## IEE 572

Project Report

Electronic Copy

Submitted by :

Brian Benard

**Navin Jeyachandran**

**Hari Jagannathan Balasubramanian**

**Recognition and statement of the Problem:**

The system under consideration is shown above. In a semiconductor-manufacturing environment, wafers have to be tested with the intention of getting repeated measurements as a baseline of system performance, accuracy, and measurement variability.

A series of device test structures is available for testing circuits built on wafers using 0.8-micron technology. There are 3 sites measured on each wafer as shown in the figure, with the sites in the lower left, right, lower right, center, and top sections of the wafer, with the reference as the flat section of the wafer at the bottom. At each site specific electrical parameters are measured and recorded. The recorded data is automatically uploaded to a central factory server for storage after the whole wafer is tested. The normal routine is, after a wafer is robotically loaded onto a vacuum chuck, for the operator to locate the probe needles exactly over the first set of test structures on the first site probed. At each site, 65 sets of test structures are available. A program automatically moves the wafers sequentially through each of these sets, at which a pre-programmed number of electrical tests are done and results, are measured. Then, the program automatically moves the wafer to the second site, with no operator intervention, and the measurements are taken on the same set of test structures. This repeats until the last site is tested, after which the wafer is robotically removed and another wafer can be robotically loaded.

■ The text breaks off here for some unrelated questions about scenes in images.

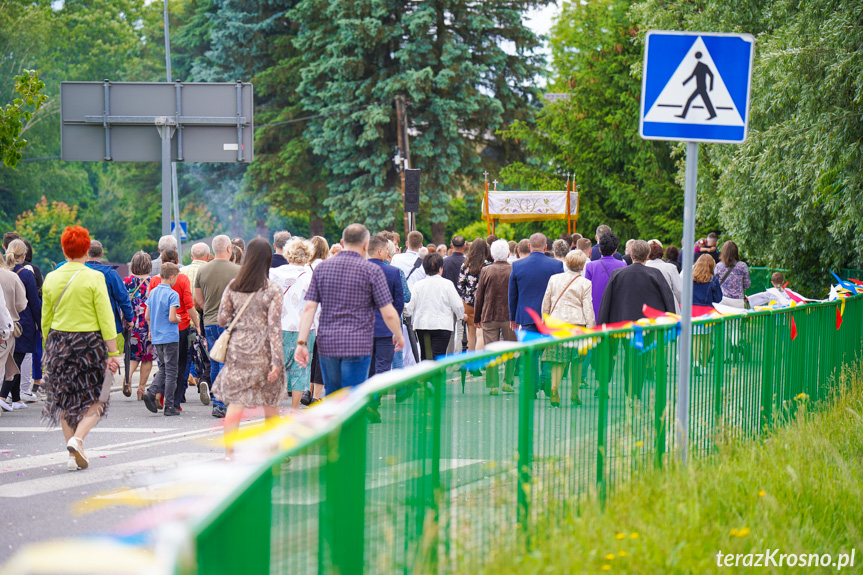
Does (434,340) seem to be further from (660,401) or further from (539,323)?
(539,323)

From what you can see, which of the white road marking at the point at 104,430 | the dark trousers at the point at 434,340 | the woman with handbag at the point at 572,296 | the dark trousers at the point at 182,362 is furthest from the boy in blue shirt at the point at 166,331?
the woman with handbag at the point at 572,296

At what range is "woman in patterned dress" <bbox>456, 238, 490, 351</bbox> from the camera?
46.2ft

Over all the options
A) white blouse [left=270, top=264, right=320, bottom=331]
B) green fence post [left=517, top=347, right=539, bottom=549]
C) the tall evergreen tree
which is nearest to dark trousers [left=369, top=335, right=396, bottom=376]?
white blouse [left=270, top=264, right=320, bottom=331]

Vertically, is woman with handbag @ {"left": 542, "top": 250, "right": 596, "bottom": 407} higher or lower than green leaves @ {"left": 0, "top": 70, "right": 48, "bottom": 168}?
lower

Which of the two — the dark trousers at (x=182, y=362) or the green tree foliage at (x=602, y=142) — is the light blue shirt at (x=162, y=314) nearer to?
the dark trousers at (x=182, y=362)

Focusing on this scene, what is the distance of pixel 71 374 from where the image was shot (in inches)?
309

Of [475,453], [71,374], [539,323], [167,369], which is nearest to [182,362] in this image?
[167,369]

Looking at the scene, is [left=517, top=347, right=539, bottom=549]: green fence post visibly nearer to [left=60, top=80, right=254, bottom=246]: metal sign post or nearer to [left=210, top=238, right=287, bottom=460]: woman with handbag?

Two testers are available for this purpose. An operator is also present to conduct the tests. Electrical parameters measured give information about the *design performance, robustness, fabrication accuracy and variability. A set of response variables*, which are called Keithley electrical parameters, is chosen that best reflect the above-enumerated issues (in Italics). For deciding the response variables (as there are many to choose from) people from the design department, quality assurance and the manufacturing department are consulted.

The problem is to understand whether **testers, the operators, and wafers** produce variability in results*. Succinctly stated, we need to find finite source of variation in Keithley electrical parameters*. Once the experiment is conducted and analyzed, an exact test procedure can be suggested.

**Choice of factors, levels, and ranges:**

1. Testers - Currently there are two Keithley Systems used for testing – this factor, therefore, has two fixed levels and is a categorical factor. The variation would be due to differences in calibration of current sources, voltmeters, and resistor networks to traceable standards; and noise factors such as "probe-up capacitance". For example, the programmed value for this is treated as a system constant, at a value of 0.35 pF (picoFarads), but could affect parameters that rely on a measurement of capacitance, such as film thickness (one of the responses chosen). Another effect due to tester, or perhaps operator, is the incidence of "bad " data points; meaning points where the probe needles did not make low-resistance contact with the test structures. Three of the responses (in varying degrees with the leakage parameter being the most sensitive) could be potentially affected due to this source of variation. The number of these bad data points may be added as a response variable; as these points are typically passed to the database as an obvious outlier value; e.g. 2E21 value for data that normally falls between 0 and 2 Volts.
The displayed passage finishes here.